• CONSIGNE A: Indiquez pour chaque affirmation si elle concorde avec le texte sur le centenaire Proust, par oui ou non, en citant les mots décisifs du texte : (i) La maison d'édition Cartier est roumaine. (ii) Cristian Fulaș a lui-même traduit Iochka en français. (iii) La traduction française d'Iochka paraît aux Éditions Cartier.
• CONSIGNE B: Transcrivez le passage du texte sur le centenaire Proust compris entre « Centenaire Marcel Proust » et « presque ses rêves. », bornes incluses.
• CONSIGNE C: Reprenez le texte sur le centenaire Proust à l'endroit où il s'arrête et poursuivez-le.

• EXTRAIT DU TEXTE:
»»

Centenaire Marcel Proust : Nouvelle édition roumaine de La Recherche dans la traduction de Cristian Fulaș

 

En tant que traducteur, la première chose à faire est de devenir l’autre, de penser avec lui, de parler sa langue, de penser ses pensées, de rêver presque ses rêves.

 

Cette année du centenaire de la mort de Marcel Proust, la maison d’édition roumaine Cartier publie une nouvelle version de La Recherche dans la traduction de l’écrivain Cristian Fulaș.

 

Le grand public, y compris le public français, vous connaît comme écrivain, auteur de romans, dont Iochka, publié cette année dans la traduction française de Florica et Jean-Louis Courriol aux Éditions La Peuplade. J’aimerais que vous nous parliez de l’autre aspect de votre travail littéraire, celui de traducteur. Depuis combien de temps vivez-vous cette autre passion et qu’est-ce qui vous y a conduit ?

««

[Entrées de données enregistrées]
»»

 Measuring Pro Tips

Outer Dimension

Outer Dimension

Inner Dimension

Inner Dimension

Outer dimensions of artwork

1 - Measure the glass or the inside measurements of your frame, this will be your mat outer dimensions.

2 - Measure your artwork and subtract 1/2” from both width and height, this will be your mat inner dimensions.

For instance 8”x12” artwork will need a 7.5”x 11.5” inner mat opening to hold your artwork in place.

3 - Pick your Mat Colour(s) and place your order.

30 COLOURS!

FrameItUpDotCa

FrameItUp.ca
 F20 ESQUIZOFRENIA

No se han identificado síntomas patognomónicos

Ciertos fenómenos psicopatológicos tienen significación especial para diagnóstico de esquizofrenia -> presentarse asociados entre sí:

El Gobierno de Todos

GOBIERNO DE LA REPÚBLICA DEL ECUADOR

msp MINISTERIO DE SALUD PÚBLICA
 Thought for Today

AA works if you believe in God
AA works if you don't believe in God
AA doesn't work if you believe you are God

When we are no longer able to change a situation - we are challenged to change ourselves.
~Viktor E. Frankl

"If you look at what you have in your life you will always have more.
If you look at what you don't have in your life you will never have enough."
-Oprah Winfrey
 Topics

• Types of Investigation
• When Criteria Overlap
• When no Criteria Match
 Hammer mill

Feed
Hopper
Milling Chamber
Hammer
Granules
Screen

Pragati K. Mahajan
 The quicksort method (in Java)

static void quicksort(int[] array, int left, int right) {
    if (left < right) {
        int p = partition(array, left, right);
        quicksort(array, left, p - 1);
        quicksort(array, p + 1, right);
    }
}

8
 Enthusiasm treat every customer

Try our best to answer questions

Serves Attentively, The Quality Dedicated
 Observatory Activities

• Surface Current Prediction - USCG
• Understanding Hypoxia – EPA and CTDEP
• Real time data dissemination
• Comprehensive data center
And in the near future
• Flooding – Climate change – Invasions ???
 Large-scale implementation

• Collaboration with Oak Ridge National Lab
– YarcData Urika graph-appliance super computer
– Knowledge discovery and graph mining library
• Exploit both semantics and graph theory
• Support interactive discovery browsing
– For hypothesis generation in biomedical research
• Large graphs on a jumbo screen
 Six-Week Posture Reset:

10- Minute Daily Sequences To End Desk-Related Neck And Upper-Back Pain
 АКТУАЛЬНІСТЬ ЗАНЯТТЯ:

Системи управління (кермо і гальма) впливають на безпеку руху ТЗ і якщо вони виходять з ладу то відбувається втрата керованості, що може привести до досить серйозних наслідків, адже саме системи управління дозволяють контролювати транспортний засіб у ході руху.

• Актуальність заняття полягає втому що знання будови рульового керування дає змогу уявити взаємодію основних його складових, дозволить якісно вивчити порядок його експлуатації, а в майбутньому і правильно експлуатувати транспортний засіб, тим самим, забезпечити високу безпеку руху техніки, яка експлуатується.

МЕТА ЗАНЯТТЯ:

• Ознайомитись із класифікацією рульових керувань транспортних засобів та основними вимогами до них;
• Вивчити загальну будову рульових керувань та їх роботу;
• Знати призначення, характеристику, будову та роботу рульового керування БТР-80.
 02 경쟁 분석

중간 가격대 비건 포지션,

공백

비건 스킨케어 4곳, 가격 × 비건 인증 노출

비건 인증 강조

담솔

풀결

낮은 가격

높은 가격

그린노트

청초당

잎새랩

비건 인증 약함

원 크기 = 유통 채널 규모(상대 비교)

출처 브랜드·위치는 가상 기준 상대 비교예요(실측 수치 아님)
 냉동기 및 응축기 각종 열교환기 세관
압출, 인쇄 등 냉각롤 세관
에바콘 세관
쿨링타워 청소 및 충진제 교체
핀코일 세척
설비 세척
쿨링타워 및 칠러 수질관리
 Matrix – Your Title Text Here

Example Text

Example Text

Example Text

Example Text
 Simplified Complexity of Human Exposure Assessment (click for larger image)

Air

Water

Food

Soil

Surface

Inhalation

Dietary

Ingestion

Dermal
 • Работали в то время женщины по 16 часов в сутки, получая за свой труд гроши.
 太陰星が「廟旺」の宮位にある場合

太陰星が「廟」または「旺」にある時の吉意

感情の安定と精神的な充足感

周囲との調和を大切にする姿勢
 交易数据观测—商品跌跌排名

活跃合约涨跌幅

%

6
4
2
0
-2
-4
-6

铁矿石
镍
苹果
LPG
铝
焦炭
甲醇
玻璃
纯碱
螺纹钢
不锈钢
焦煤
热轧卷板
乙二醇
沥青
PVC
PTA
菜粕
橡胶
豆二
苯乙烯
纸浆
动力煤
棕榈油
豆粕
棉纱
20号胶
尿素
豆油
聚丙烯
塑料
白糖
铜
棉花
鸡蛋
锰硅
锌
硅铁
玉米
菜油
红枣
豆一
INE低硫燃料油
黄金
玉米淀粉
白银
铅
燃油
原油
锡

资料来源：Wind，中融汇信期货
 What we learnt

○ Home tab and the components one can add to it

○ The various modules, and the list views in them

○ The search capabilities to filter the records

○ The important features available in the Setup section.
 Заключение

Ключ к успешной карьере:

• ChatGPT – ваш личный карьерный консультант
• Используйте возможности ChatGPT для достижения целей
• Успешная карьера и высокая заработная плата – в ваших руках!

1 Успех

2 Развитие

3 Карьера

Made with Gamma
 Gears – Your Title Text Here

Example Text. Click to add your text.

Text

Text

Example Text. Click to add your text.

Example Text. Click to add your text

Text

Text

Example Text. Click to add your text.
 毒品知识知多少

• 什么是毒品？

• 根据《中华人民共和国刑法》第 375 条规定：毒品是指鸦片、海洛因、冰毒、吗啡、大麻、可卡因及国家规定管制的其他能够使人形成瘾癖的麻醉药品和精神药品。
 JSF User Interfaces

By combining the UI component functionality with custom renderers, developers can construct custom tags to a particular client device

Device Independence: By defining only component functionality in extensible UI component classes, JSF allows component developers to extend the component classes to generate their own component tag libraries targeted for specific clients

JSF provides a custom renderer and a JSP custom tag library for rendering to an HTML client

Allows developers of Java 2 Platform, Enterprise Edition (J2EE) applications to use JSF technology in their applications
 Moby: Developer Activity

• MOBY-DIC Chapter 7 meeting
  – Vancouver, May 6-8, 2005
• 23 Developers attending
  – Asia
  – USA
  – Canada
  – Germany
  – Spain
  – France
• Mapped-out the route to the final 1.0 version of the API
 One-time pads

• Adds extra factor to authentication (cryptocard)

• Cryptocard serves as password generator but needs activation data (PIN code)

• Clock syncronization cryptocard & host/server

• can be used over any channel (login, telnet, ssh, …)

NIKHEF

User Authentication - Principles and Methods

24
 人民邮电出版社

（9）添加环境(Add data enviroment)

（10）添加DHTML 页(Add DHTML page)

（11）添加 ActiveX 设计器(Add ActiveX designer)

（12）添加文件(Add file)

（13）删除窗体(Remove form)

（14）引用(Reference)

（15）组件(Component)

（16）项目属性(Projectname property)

««

• RÉPONSE ATTENDUE A:
(i) Oui : « la maison d’édition roumaine Cartier ».
(ii) Non : « dans la traduction française de Florica et Jean-Louis Courriol ».
(iii) Non : « aux Éditions La Peuplade ».

• RÉPONSE ATTENDUE B:
Centenaire Marcel Proust : Nouvelle édition roumaine de La Recherche dans la traduction de Cristian Fulaș

 

En tant que traducteur, la première chose à faire est de devenir l’autre, de penser avec lui, de parler sa langue, de penser ses pensées, de rêver presque ses rêves.

• RÉPONSE ATTENDUE C:
J’ai commencé à traduire depuis mes années d’études universitaires, plus précisément depuis 2003. C’est toute une histoire : mes premières tentatives littéraires ont concerné la poésie. Peut-être conscient de mes limites en tant que poète, peut-être pour d’autres raisons qui m’échappent, j’ai abandonné la poésie et me suis tourné vers la traduction. Au départ, j’ai commencé par des romans policiers, des livres légers, Robert Ludlum, Stephen Connelly, J. D. Robb, des livres qui m’ont aidé à me forger la main et à adopter une certaine attitude vis-à-vis de la traduction.

Mais, pour l’essentiel, j’ai toujours été un traducteur. Ma vie professionnelle est celle d’un traducteur, ma carrière s’est déroulée autour de livres traduits, moins dans ma propre littérature. Je ne saurais dire quelle part de ce que je fais relève de la passion et quelle autre part de l’artisanat, les pourcentages, les parts qui reviennent à l’une ou l’autre de ces occupations m’échappent, mais je sais qu’il est presque impossible de m’imaginer faire autre chose.

Parmi les auteurs que vous avez traduits figurent des noms connus de la littérature française. Citons ici Marcel Proust, Stéphane Mallarmé, Jean-Christophe Rufin de l’Académie française, Christophe Bataille, Mathias Énard, Nicolas Mathieu. Comment les avez-vous choisis et, plus généralement, comment choisissez-vous vos auteurs et les livres que vous traduisez ?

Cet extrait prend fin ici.